I'm curious, does anyone know if this has been implemented somewhere and has actually been profiled?

Just because something can open a million connections doesn't mean it's stable enough to be a million-user application.

axod · on Oct 16, 2008

You would need a lot of ram to service a million users on a single server and actually do something useful with them. Input/output buffers alone would amount to a lot (Several gigs most likely)

I've run things up to around 50k in practice (Not erlang, java).

Stability isn't an issue really, mainly ram.

alecco · on Oct 16, 2008

The memory issue is Java. Not for event-based C. (Don't believe me, go to the language shootout and see Java vs. whatever and look at the memory use.)

Also what does "a million users" mean? A million open connections? How many requests active simultaneously?

One million simultaneous HTTP requests would sure eat a lot of memory, but who does it that way? It's stupid. The kernel handles socket buffers for you. Each processor core can only read one socket at a time. So as long as you don't take too much longer to respond requests you should be fine.

Plus with things like event based libraries you can just place a read on the socket for at least X size to "wait" till the basic of the request is fulfilled.

I don't know what they are trying to do, it all depends on what the server does. For pure messaging across connections it should be an order of magnitude better in C/libevent. But as I say, I need more info.

axod · on Oct 16, 2008

Yes java adds some overhead, but you still have the low level buffers.

A million open connections we're talking about. All active, connected.

Agreed, c/assembly would obviously reduce the memory footprint. But is the extra work worth it? I'd say not for most apps.

alecco · on Oct 16, 2008

D'oh, from TFP: This code (mochiconntest_web.erl) just accepts connections and uses chunked transfer to send an initial welcome message, and one message every 10 seconds to every client.

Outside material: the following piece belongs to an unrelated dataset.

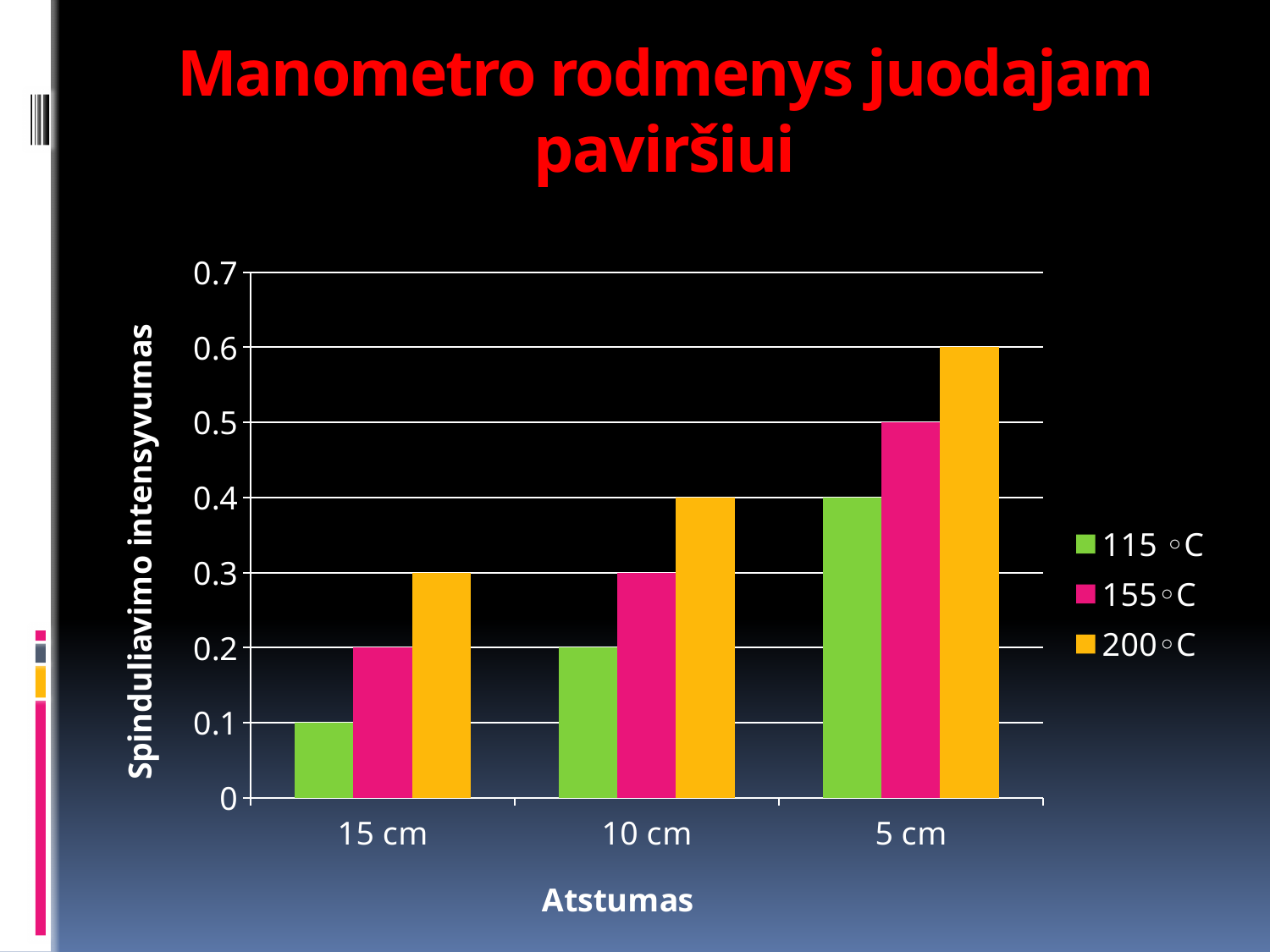
What is the label of the y axis? Spinduliavimo intensyvumas Is the value for 155°C at 5 cm greater or less than 0.4? greater What is the value for 200°C at 5 cm? 0.6 What is the value for 115 °C at 15 cm? 0.1 What kind of chart is shown on the slide? bar chart How many series does the legend list? 3 At which distance is the 200°C series highest? 5 cm What is the value for 155°C at 10 cm? 0.3 Which is larger at 10 cm: the 155°C value or the 200°C value? 200°C What is the difference between the 200°C and 115 °C values at 5 cm? 0.2 How many distance categories are shown on the x axis? 3 At which distance is the 115 °C series lowest? 15 cm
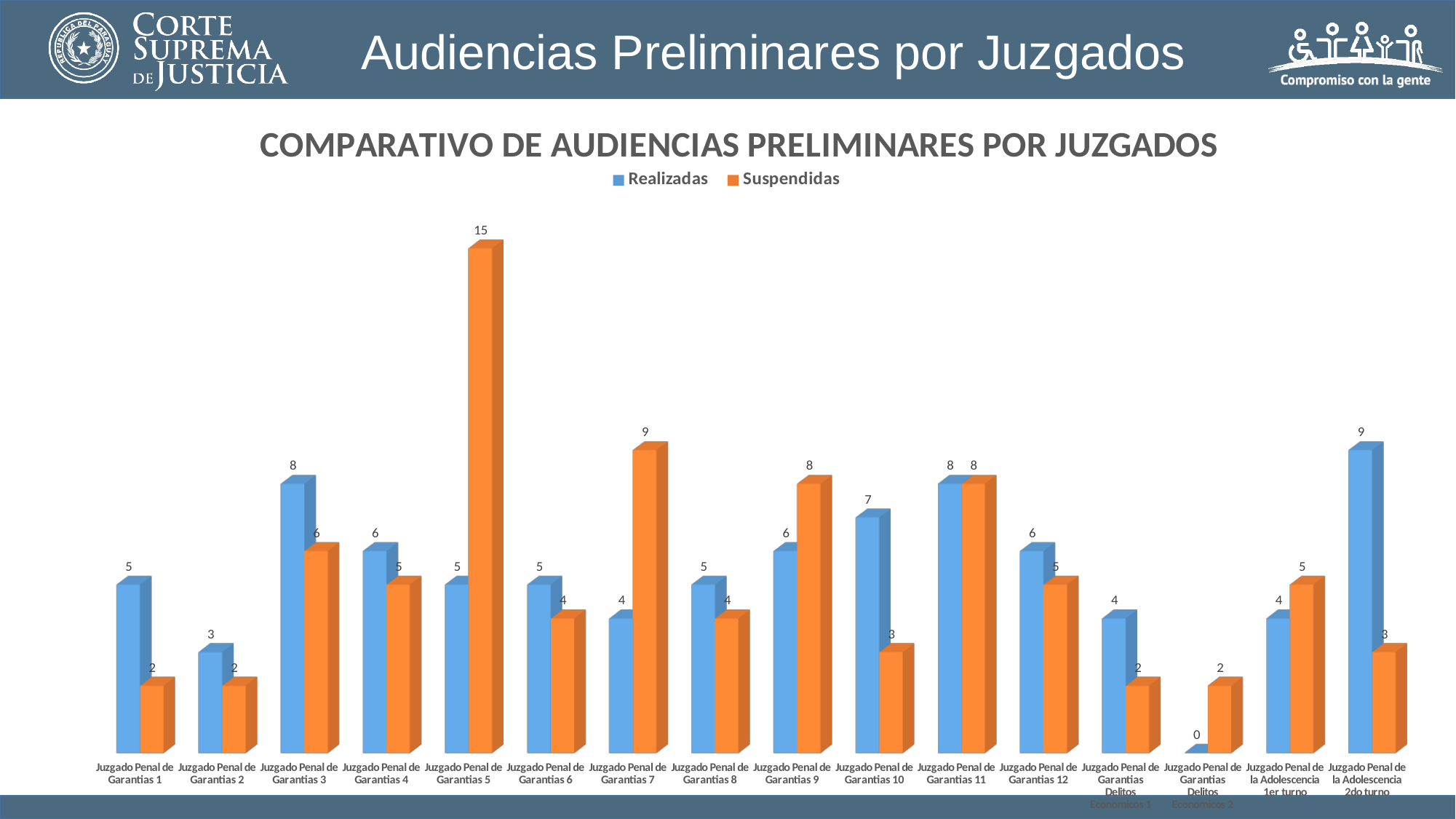
What is the Suspendidas value for Juzgado Penal de Garantias 7? 9 What is the Realizadas value for Juzgado Penal de Garantias 10? 7 For Juzgado Penal de Garantias 9, which is larger, Realizadas or Suspendidas? Suspendidas What is the difference between Realizadas and Suspendidas for Juzgado Penal de Garantias 3? 2 Which juzgado has the highest Realizadas value? Juzgado Penal de la Adolescencia 2do turno What is the difference between Suspendidas and Realizadas for Juzgado Penal de Garantias 5? 10 How many juzgados (categories) are shown on the x axis? 16 What kind of chart is shown on the slide? Bar chart Which juzgado has the lowest Realizadas value? Juzgado Penal de Garantias Delitos Economicos 2 Which juzgado has the highest Suspendidas value? Juzgado Penal de Garantias 5 How many series does the legend list? 2 How many Realizadas audiencias are shown for Juzgado Penal de Garantias 5? 5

1000000 / 10 = 100000 writes per second to a client on a connected socket. My guesstimate is it's not that much :)

Based on this graph: http://monkey.org/~provos/libevent/libevent-benchmark2.jpg

[BTW sorry for replying to my own comment, and sorry I didn't read TFA.]

alecco · on Oct 16, 2008

A stress test for several days and fully networked stacks can give you an idea.

And in my experience C/libevent would be hard to beat there by anything as there are less things that can block service. A classic is seeing the garbage collector going bananas for a few seconds in object-oriented languages.